Although BlackBerry has released a few devices running the legacy operating system after the first BlackBerry 10 model, the Z10, was released, the company had been concentrating on these devices. We've seen a number of models being released, some without a keyboard (such as the Z10) and some with the keyboard. One of these was the BlackBerry Classic; a BlackBerry 10 device that looked very much like the older Bold models. The Classic uses a Qualcomm Snapdragon S4 Pro with 2 GB of RAM, a 720 by 720, 3.5-inch touchscreen display and a keyboard covering around the bottom half of the display. The BlackBerry Classic is a nod towards the traditional BlackBerry devices of old and dispensed with slider designs and suchlike. And yesterday, BlackBerry announced that the Classic would be discontinued. It appears that some within the world assumed that this meant that BlackBerry were done with keyboard devices, presumably forgetting that the BlackBerry Classic was announced in June 2014 and released towards the end of the year. In the Classic's life time, BlackBerry have released the first device based around the Android platform.

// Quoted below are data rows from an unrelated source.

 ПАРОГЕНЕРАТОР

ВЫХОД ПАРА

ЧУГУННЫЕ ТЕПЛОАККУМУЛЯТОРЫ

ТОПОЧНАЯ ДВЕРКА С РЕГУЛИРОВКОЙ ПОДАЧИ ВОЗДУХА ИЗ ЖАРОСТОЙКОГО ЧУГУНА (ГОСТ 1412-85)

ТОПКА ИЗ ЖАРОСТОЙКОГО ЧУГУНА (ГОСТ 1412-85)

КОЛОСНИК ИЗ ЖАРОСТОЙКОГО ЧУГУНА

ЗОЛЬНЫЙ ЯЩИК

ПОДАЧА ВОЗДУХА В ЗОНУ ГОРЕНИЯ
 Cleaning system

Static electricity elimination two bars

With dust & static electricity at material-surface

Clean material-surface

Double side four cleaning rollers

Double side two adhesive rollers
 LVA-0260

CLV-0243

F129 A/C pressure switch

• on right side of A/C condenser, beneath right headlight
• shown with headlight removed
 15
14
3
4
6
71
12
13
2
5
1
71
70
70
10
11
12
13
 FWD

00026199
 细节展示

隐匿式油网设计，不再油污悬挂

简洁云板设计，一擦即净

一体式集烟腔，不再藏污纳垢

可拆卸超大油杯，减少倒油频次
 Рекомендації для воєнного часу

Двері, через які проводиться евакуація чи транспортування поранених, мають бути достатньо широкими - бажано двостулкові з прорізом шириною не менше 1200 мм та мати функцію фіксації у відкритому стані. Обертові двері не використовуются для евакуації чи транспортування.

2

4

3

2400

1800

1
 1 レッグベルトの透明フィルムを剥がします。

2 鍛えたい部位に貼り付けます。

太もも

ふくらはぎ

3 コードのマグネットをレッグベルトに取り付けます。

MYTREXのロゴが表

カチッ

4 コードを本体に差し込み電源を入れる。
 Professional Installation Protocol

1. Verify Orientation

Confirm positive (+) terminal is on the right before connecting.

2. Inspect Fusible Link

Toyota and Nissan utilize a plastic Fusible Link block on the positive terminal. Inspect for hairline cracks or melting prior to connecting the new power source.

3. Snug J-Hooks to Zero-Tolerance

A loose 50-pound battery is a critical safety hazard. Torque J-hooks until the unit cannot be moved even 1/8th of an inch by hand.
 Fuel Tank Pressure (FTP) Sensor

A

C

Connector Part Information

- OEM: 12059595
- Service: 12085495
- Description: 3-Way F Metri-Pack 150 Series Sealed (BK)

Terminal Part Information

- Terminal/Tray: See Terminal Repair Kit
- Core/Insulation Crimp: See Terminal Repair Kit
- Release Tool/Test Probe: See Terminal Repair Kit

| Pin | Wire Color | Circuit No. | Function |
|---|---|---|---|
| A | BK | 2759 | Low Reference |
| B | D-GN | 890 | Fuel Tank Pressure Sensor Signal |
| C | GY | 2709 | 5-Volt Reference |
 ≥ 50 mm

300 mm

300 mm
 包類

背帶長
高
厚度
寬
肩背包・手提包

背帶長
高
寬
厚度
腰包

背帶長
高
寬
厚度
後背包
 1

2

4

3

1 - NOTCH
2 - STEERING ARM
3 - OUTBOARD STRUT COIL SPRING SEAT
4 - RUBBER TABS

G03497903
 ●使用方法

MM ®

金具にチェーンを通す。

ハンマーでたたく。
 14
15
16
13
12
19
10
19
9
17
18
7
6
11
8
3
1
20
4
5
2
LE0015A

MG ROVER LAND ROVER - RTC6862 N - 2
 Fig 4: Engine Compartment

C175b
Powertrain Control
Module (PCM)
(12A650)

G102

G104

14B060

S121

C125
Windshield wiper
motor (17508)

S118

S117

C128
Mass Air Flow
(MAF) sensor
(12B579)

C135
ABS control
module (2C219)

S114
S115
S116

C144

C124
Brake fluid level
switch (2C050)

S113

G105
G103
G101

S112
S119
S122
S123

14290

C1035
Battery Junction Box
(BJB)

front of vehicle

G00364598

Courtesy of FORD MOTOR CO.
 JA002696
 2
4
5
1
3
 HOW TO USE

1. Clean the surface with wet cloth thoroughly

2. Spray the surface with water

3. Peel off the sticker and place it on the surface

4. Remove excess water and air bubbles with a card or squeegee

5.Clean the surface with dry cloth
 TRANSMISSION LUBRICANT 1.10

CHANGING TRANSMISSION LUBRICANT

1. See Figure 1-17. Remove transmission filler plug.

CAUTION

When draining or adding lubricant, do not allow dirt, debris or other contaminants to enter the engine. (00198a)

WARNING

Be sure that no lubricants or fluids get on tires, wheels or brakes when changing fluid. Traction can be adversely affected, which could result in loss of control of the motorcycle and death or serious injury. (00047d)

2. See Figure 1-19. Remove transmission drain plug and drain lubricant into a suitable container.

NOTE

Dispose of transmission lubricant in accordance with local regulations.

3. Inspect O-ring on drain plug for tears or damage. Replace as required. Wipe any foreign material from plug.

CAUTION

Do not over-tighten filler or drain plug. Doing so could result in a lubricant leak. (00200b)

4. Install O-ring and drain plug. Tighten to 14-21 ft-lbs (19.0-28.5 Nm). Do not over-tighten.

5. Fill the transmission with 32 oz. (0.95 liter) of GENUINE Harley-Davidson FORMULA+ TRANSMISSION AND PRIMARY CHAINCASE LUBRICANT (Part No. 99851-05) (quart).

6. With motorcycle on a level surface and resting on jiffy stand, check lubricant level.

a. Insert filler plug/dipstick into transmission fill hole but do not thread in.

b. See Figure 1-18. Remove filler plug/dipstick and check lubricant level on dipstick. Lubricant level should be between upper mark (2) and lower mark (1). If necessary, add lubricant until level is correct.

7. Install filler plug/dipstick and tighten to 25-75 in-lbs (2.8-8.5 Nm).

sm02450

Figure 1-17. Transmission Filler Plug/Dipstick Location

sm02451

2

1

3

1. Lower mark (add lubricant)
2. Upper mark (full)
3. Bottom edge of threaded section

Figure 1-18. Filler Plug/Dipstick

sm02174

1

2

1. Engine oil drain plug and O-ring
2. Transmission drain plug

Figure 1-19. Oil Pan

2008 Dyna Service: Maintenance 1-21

To this end, Senior Vice President for BlackBerry's Global Device Sales, Alex Thurber, tweeted to BlackBerry fans that the keyboard was not dead. This sounds that BlackBerry will still be supporting the keyboard-type device going forwards. We've seen rumous that the company are working on another two or three models, which could be running Android rather than BlackBerry 10, and it has been suggested that one of these smartphones will have a full touchscreen whereas the other will have a full keyboard and a much smaller display. If this is true, it will be interesting to see how BlackBerry modify the Android operating system such that it fits and works on a full keyboard style device.